Now in my 40s, I traveled the world seeking answers to my questions. From meeting Gurus in India like Sai Baba, meditating in Mary Magdalene’s cave in the south of France, to being inside the pyramids of Giza. I visited Stonehenge and traveled on a cruise ship with Jerry and Esther Hicks in Mexico. The search went on.

My later years

Now in my 50s, I had been to see many healers just wanting to feel joy and happiness, but still, I had to find a way to get some relief from me. During this search, I had come across information about negative entities and energies which attack your soul and body. Rudolf Steiner talks about them, and there are many references to them throughout history. I did not believe in them but started seeing them so I changed my belief system about this topic.

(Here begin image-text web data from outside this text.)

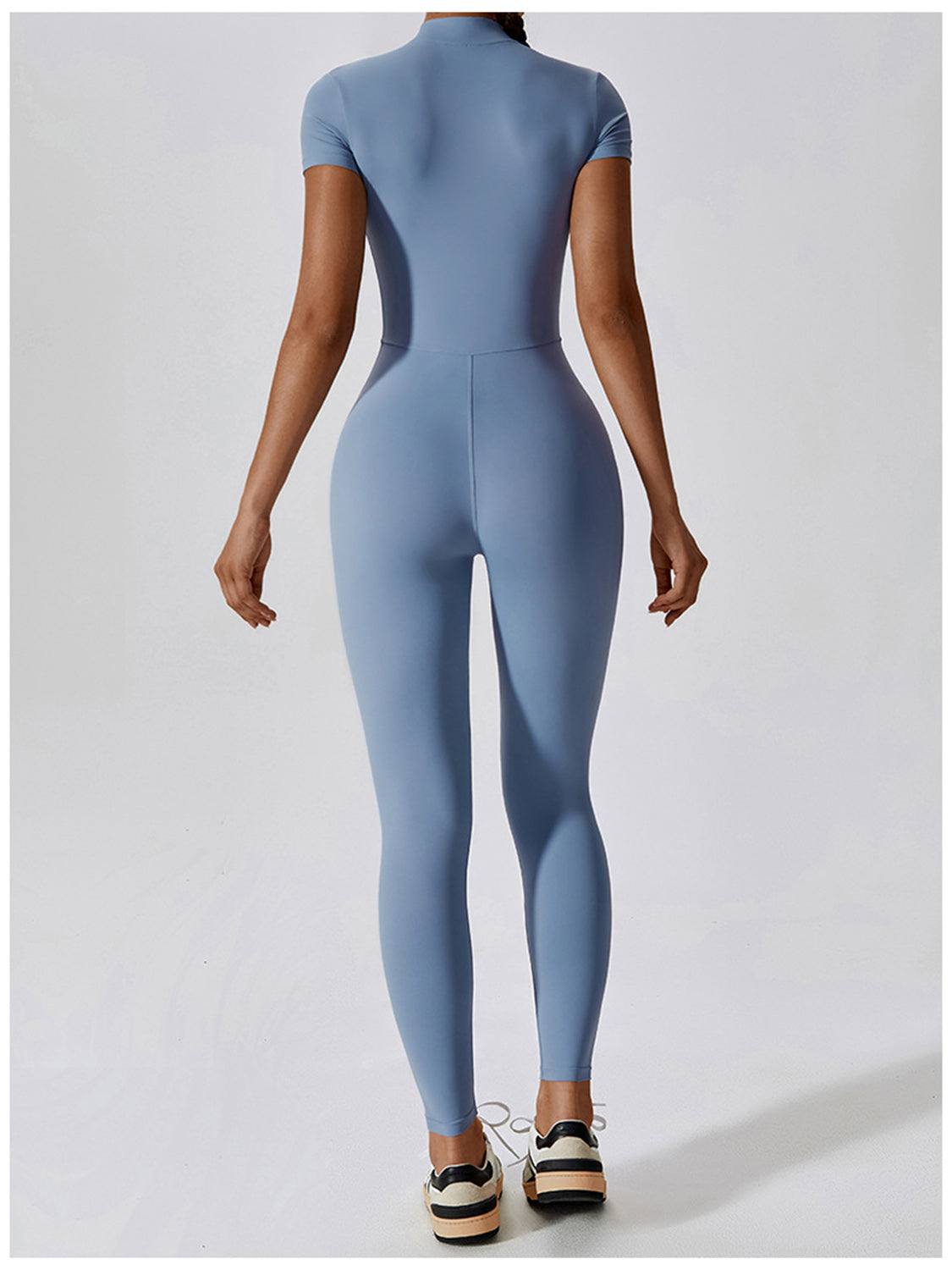 a woman in a blue bodysuit with her back to the camera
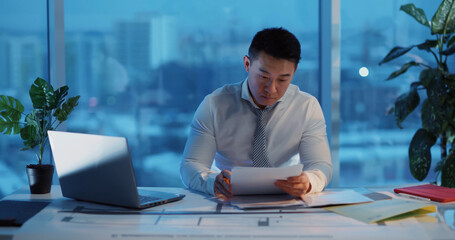 Asian young businessman working in corporate business office department examining financial papers doing paperwork alone overworking.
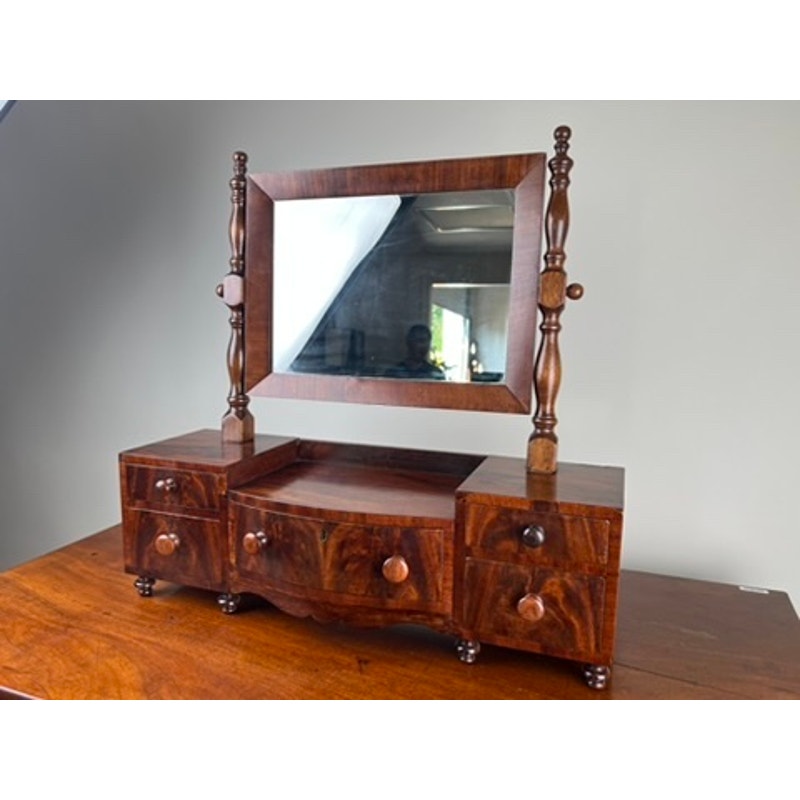 Early 19th century drop center shaving mirror with drawers and turned supports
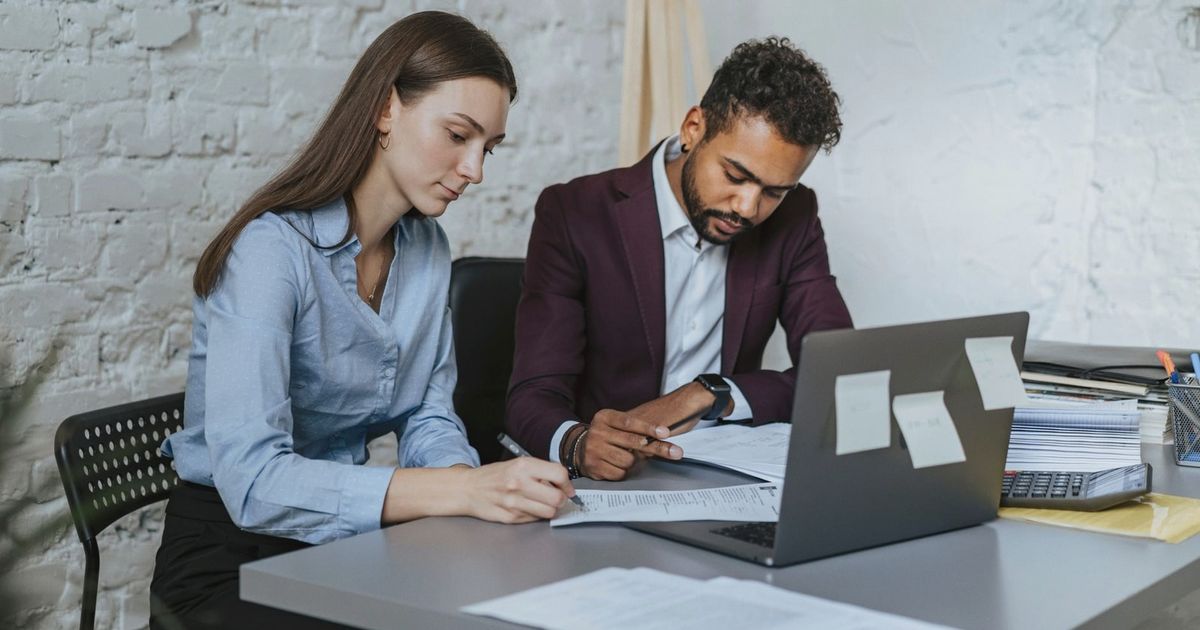 Two professionals working together at a desk in a modern office environment.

I started to understand that it was not me having these negative thoughts and feelings, but outside evil forces that psychically attacked me and made me feel this way. I had always wondered why I was having these negative thoughts but somehow I knew it was not me or who I am.

These negative energies feed off our negative feelings and vibrations. That is their food source, just like ours is vegetables. Everything is energy in this world. We don’t easily “see” them as they come from a different dimension and as humans, we only see a fraction with our human eyes of the vast colour light spectrum which is in this universe. Some do see them, like me and it is possible. but it is not a good thing to want to see.

It was then I knew I could find a way by using my hands. I knew I was a healer but had to find a way to do it. I had not given up in my search.

And then it happened

So in July 2020, it happened to me. I found it by using my hands and heart. I could clear these negative energies within me. WOW, the feeling of JOY and Happiness which came over me, kept expanding with love and joy.

I thought, maybe I could become a healer,  it does not matter if it’s depression or sickness in the body. It’s all negative energy, thoughts & emotions which can be cleared through this process. It works. Just ask my clients and they will tell you!

I used to say to myself "How bad do you want to feel good?"